Durante algún nocturno sábado de luna llena, luego de caer derrotado (por nocaut técnico) en la pantalla, salí a dar un paseíto. Es bueno ventilarse de vez en cuando, nomás. Desde hace años con esas lunas me da por detenerme bajo los cables de corriente eléctrica a recitar de memoria el comienzo de “Noche terrible” de Roberto Arlt: “Distancia encajonada por las altas fachadas entre las que parece flotar una neblina de carbón… Por encima de las terrazas plafón de cielo sucio, borroso, a lo lejos rectángulos anaranjados en fondos de tinieblas.
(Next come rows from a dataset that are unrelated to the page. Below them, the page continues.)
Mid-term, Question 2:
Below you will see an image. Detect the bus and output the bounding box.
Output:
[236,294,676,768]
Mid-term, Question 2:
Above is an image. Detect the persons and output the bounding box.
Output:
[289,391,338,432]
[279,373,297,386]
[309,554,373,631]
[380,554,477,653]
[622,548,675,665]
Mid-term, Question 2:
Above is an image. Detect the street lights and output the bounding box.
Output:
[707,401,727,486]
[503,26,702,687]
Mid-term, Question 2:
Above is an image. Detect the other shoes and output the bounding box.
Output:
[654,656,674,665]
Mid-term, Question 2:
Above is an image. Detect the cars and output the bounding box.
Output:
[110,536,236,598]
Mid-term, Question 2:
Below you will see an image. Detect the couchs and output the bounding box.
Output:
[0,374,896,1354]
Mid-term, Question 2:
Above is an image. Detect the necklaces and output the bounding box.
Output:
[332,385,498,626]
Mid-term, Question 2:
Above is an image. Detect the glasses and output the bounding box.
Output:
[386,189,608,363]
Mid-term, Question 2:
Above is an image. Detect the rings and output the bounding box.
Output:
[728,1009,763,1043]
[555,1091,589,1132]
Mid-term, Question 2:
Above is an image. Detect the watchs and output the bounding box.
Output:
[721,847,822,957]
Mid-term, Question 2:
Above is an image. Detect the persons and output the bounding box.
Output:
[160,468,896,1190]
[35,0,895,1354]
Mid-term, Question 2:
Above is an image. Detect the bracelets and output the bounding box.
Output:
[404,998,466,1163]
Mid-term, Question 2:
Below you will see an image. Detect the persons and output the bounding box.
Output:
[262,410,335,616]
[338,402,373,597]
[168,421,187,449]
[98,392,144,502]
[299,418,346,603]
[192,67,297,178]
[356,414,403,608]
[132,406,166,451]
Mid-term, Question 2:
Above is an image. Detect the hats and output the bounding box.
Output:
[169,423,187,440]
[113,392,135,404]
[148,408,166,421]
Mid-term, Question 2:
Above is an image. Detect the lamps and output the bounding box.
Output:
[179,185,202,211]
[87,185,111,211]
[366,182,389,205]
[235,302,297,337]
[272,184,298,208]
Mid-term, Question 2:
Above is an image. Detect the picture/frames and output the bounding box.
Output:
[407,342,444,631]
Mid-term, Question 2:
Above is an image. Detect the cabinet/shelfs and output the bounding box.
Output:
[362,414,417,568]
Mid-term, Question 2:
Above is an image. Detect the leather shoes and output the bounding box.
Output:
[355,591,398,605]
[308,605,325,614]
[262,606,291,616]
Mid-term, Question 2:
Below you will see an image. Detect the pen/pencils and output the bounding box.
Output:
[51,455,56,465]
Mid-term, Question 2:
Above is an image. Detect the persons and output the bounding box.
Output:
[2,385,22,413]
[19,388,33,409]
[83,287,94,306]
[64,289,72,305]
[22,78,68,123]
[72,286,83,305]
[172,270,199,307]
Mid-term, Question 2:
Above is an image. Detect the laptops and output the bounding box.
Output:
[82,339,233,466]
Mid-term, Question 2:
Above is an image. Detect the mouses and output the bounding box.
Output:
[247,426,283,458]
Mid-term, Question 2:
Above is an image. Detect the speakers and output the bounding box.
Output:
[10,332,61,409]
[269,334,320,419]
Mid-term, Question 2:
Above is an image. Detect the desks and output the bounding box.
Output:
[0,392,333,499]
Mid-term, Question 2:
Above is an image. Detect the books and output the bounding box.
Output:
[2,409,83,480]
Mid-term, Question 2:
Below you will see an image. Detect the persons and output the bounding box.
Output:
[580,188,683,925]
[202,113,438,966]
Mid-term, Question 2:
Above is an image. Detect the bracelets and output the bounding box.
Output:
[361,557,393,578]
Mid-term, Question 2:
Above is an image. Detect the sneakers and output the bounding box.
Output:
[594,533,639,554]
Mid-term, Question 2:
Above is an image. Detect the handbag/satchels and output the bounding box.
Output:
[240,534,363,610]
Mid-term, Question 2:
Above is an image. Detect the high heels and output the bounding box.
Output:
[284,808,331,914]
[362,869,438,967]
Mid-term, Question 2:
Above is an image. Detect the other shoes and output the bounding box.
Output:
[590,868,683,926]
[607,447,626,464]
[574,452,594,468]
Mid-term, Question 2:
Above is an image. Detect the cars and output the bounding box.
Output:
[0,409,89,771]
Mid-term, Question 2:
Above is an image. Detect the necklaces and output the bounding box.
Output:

La luna muestra su borde de plato amarillo, cortado por cables de corriente eléctrica.”
¿Por qué siempre lo mismo? Mismas condenadas lecturas, mismas noches terribles. Me hundía por ahí cuando se encendieron los focos de un coche estacionado a un costado de la calle; desde la ventana del chofer salió un brazo haciéndome señas para que me acercara. Bueno, esa noche, como dice el bolero, un fracaso más qué importaba. El reflejo del plato amarillo sobre el parabrisas no dejaba ver quién era mientas me encaminaba hacia el coche, pero una tenue musiquilla se empezó a oír hasta hacerse reconocible. Eso daba un poco de confianza, y al llegar, lo identifiqué: un vecino, un vecino con el cual siempre me saludo pero nunca hablo. (¿Con cuántos seres se hace lo mismo? Este ánimo plomizo no quiere saberlo).
-Qué dices.
-No puedo dormir, carnal.
-Uta… ¿Tienes insomnio?
-¿Insomnio? Sí… insomnio.
-Yo salí a mirar la luna.
-Está chida.
Después, nada: la musiquilla continuaba, el vecino apoyaba los brazos sobre el volante y yo ahí parado, nomás.
-Súbele un poco, es una buena rola.
Bocinas poderosas, el coche parecía cimbrarse junto con chofer, cables, calle, yo, plato amarillo. El final de la canción fue la señal para despedirnos con un gesto.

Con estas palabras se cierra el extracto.